Several Democratic members of the U.S. House of Representatives introduced a bill to reform processes around for-profit colleges and universities attempting to transition to nonprofit status.

Representative Lucy McBath’s office officially announced yesterday the introduction of the bill, the For-Profit College Conversion Accountability Act. It comes after for-profit institutions that have converted or seek to convert into nonprofit institutions came under fire from Democrats during a Tuesday meeting of the House Committee on Education and Labor. In the committee meeting, McBath, of Georgia, said the closure of the for-profit Argosy University, which had sought to convert to nonprofit status, left thousands of students in her district saddled with debt and useless degrees.

“The closure of Argosy University in 2019, after months of misleading students and an attempt to convert to nonprofit status, ripped off thousands of students and veterans, leaving them with untransferable credits, huge amounts of student debt, and degrees that aren’t worth anything,” said McBath in a press release.

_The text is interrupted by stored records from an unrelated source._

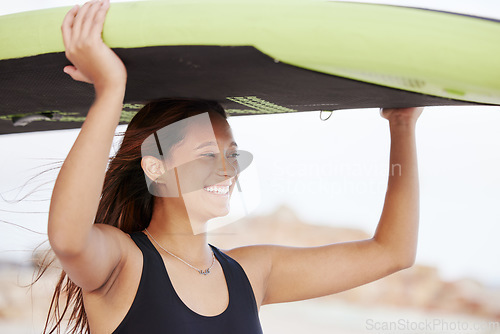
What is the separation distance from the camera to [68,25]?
35.0 inches

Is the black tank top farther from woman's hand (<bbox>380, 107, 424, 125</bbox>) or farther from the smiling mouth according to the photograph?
woman's hand (<bbox>380, 107, 424, 125</bbox>)

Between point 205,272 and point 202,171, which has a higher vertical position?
point 202,171

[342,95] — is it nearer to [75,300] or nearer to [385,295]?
[75,300]

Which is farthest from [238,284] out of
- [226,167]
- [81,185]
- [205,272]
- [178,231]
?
[81,185]

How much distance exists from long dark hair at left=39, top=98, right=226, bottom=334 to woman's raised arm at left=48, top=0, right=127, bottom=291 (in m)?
0.29

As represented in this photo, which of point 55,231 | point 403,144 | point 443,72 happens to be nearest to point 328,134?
point 403,144

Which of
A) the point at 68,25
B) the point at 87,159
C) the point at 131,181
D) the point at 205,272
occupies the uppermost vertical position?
the point at 68,25

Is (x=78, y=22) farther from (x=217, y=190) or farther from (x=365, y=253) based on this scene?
(x=365, y=253)

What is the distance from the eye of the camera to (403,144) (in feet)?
4.35

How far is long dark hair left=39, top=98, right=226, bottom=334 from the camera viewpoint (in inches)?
47.8

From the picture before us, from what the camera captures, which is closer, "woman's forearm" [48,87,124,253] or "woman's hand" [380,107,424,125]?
"woman's forearm" [48,87,124,253]

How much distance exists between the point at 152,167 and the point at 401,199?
637mm

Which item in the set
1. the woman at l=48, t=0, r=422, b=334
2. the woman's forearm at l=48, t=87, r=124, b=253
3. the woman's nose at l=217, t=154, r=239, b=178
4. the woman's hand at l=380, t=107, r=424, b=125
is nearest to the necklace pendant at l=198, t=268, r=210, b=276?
the woman at l=48, t=0, r=422, b=334

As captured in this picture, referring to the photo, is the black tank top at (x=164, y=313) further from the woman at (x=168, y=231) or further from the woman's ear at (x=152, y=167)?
the woman's ear at (x=152, y=167)
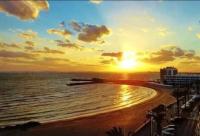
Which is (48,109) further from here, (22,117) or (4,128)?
(4,128)

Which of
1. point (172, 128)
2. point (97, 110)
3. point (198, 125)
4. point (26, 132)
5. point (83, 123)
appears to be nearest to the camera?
point (172, 128)

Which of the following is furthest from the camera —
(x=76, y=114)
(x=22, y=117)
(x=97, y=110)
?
(x=97, y=110)

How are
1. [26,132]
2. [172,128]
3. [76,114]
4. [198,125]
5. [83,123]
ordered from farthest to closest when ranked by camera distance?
[76,114], [83,123], [26,132], [198,125], [172,128]

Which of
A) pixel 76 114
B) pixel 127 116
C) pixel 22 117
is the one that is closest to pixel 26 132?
pixel 22 117

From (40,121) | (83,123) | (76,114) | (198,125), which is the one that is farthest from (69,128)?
(198,125)

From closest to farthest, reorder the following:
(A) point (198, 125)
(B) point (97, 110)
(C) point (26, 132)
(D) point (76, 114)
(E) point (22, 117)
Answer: (A) point (198, 125) < (C) point (26, 132) < (E) point (22, 117) < (D) point (76, 114) < (B) point (97, 110)

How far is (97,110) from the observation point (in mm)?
61125

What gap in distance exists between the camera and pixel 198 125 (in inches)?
1415

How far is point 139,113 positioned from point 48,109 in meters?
19.7

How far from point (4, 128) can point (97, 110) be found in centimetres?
2374

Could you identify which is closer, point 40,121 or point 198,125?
point 198,125

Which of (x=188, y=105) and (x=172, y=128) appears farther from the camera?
(x=188, y=105)

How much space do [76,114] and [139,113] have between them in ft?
40.8

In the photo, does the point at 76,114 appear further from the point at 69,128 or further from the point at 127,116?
the point at 69,128
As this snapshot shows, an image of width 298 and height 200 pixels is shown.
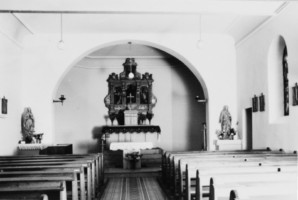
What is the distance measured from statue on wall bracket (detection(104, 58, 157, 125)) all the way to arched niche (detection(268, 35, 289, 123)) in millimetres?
6938

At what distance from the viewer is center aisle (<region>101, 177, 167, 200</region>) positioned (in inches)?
282

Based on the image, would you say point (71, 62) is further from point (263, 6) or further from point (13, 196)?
point (13, 196)

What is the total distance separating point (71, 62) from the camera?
11.6m

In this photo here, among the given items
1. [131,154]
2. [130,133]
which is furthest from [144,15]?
[130,133]

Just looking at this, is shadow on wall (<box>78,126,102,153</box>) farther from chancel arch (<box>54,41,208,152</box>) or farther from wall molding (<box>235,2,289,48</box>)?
wall molding (<box>235,2,289,48</box>)

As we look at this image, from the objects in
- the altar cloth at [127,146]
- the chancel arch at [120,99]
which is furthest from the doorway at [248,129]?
the chancel arch at [120,99]

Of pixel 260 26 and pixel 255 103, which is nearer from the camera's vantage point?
pixel 260 26

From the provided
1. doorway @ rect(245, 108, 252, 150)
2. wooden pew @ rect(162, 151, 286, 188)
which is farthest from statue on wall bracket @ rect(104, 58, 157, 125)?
wooden pew @ rect(162, 151, 286, 188)

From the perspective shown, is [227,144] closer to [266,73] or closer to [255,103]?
[255,103]

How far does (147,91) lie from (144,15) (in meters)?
6.26

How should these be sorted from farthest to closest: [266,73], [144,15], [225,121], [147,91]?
[147,91] → [225,121] → [144,15] → [266,73]

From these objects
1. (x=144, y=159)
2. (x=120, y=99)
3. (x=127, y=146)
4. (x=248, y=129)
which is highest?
(x=120, y=99)

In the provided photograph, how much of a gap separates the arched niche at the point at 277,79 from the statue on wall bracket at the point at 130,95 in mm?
6938

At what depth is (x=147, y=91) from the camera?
52.0ft
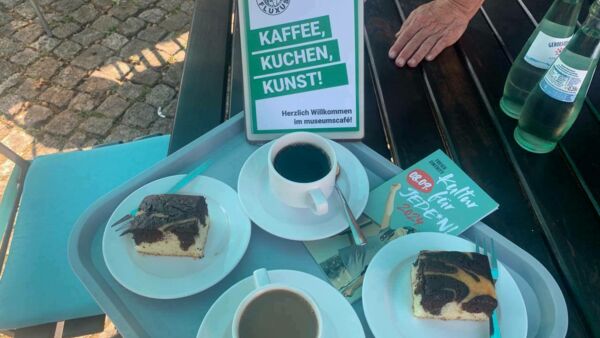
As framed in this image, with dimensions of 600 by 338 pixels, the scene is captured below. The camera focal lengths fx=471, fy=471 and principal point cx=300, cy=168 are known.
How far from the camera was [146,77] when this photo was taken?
2.56m

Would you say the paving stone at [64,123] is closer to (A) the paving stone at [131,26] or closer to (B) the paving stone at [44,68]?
(B) the paving stone at [44,68]

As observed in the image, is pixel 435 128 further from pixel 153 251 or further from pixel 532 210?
pixel 153 251

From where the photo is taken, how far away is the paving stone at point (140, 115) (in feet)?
7.75

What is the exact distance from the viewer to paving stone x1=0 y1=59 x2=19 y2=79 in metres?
2.55

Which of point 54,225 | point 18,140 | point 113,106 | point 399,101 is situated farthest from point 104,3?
point 399,101

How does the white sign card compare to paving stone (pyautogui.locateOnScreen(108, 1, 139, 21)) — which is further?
paving stone (pyautogui.locateOnScreen(108, 1, 139, 21))

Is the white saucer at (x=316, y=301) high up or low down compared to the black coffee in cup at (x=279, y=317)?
down

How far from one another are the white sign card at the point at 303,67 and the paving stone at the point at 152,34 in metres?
1.98

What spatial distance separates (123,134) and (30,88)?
645mm

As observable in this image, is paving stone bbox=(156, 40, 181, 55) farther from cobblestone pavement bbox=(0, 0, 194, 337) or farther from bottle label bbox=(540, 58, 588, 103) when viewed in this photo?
bottle label bbox=(540, 58, 588, 103)

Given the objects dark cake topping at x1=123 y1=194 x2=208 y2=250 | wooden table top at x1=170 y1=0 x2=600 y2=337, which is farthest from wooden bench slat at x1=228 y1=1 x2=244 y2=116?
dark cake topping at x1=123 y1=194 x2=208 y2=250

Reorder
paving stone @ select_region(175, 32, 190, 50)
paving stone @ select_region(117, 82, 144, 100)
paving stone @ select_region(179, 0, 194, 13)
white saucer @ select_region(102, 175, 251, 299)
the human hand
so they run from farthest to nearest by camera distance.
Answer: paving stone @ select_region(179, 0, 194, 13) < paving stone @ select_region(175, 32, 190, 50) < paving stone @ select_region(117, 82, 144, 100) < the human hand < white saucer @ select_region(102, 175, 251, 299)

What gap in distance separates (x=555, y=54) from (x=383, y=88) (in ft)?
1.27

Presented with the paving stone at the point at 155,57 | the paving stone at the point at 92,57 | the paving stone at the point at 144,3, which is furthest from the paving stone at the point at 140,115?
the paving stone at the point at 144,3
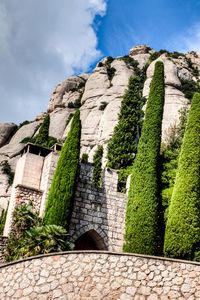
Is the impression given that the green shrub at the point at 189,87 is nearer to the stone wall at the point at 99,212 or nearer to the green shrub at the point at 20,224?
the stone wall at the point at 99,212

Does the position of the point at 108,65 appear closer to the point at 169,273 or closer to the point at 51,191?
the point at 51,191

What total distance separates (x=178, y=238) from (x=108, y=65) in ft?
161

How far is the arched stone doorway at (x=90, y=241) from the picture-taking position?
24.3 meters

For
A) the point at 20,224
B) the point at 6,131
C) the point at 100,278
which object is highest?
the point at 6,131

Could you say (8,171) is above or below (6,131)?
below

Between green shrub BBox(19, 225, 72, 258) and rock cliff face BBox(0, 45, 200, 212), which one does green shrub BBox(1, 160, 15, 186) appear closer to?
rock cliff face BBox(0, 45, 200, 212)

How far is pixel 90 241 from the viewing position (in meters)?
24.8

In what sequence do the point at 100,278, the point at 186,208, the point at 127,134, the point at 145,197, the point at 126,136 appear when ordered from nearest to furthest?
1. the point at 100,278
2. the point at 186,208
3. the point at 145,197
4. the point at 126,136
5. the point at 127,134

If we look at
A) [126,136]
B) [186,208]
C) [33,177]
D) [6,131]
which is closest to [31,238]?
[33,177]

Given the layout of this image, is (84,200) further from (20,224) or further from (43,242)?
(43,242)

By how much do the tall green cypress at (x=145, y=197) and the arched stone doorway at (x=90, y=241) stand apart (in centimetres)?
172

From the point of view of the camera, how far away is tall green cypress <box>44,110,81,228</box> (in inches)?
870

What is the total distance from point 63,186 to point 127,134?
18672 mm

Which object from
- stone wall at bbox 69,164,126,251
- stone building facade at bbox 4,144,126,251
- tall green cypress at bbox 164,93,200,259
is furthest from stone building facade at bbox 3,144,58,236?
tall green cypress at bbox 164,93,200,259
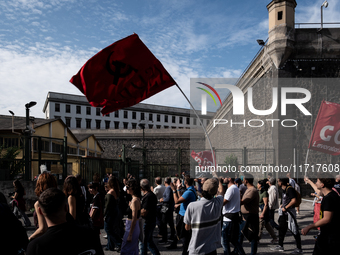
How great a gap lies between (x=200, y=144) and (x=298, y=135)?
29764mm

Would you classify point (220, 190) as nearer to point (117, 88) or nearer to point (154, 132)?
point (117, 88)

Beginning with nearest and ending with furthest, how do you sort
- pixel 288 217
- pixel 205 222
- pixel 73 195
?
pixel 205 222
pixel 73 195
pixel 288 217

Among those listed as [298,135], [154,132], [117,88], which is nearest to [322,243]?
[117,88]

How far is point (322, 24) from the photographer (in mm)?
15250

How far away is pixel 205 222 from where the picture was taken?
12.6ft

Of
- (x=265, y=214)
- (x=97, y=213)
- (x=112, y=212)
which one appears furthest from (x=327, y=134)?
(x=97, y=213)

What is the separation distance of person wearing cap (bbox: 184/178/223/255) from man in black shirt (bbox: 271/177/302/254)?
10.2 ft

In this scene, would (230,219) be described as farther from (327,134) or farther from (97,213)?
(327,134)

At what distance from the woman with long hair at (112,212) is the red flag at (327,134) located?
872 cm

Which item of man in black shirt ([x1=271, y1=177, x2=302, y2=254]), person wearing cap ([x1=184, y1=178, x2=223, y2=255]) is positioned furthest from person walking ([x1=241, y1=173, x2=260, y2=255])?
person wearing cap ([x1=184, y1=178, x2=223, y2=255])

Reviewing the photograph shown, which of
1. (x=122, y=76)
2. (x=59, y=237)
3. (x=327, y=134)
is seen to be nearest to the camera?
(x=59, y=237)

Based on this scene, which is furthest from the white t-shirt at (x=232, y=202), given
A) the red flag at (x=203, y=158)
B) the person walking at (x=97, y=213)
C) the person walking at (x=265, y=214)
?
the red flag at (x=203, y=158)

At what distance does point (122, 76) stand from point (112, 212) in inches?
128

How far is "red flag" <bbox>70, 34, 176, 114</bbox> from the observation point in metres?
7.40
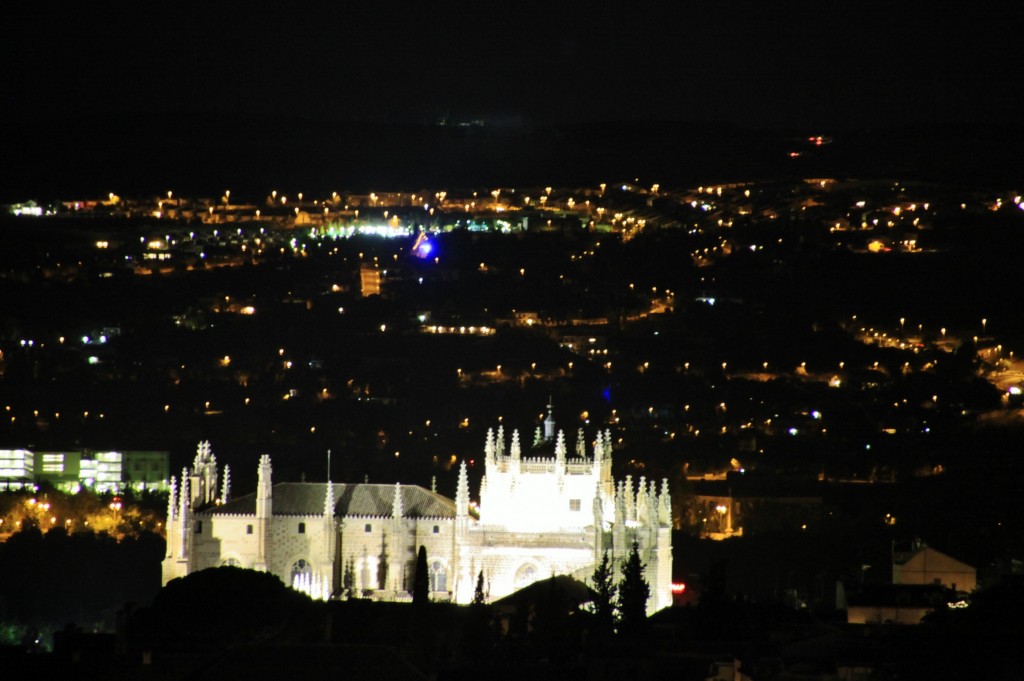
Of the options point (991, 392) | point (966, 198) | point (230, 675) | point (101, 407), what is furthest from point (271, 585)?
point (966, 198)

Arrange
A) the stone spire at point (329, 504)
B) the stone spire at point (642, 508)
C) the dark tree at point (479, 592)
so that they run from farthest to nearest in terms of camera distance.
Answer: the stone spire at point (642, 508) < the stone spire at point (329, 504) < the dark tree at point (479, 592)

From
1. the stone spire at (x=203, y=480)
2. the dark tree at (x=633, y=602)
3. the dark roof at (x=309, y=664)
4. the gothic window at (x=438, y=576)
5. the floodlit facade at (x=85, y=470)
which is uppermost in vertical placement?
the floodlit facade at (x=85, y=470)

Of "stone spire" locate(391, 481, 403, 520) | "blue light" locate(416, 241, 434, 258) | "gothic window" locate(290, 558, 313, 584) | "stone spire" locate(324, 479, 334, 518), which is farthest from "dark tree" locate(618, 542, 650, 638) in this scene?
"blue light" locate(416, 241, 434, 258)

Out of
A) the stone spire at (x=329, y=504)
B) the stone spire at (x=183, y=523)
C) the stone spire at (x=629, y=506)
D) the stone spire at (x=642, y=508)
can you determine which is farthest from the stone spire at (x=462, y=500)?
the stone spire at (x=183, y=523)

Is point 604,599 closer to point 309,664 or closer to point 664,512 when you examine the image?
point 664,512

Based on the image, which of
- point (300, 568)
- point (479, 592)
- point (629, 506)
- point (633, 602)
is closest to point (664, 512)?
point (629, 506)

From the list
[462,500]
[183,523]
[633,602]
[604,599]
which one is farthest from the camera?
[183,523]

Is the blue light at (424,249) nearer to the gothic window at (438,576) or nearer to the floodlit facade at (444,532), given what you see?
the floodlit facade at (444,532)
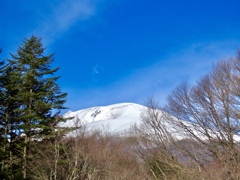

The legislation would create eligibility requirements, require nonprofit conversions to be made public in advance, prevent institutions from marketing themselves as nonprofits until the U.S. Department of Education grants final approval and create an office within the Department of Education to monitor conversions and determine institutions’ nonprofit eligibility, according to McBath’s office.

The language in the bill was originally included in the College Affordability Act proposed by Democratic members of the Education and Labor Committee in 2019. Co-sponsoring the newly introduced bill are Representative Sara Jacobs of California and Representative Kathy Manning of North Carolina.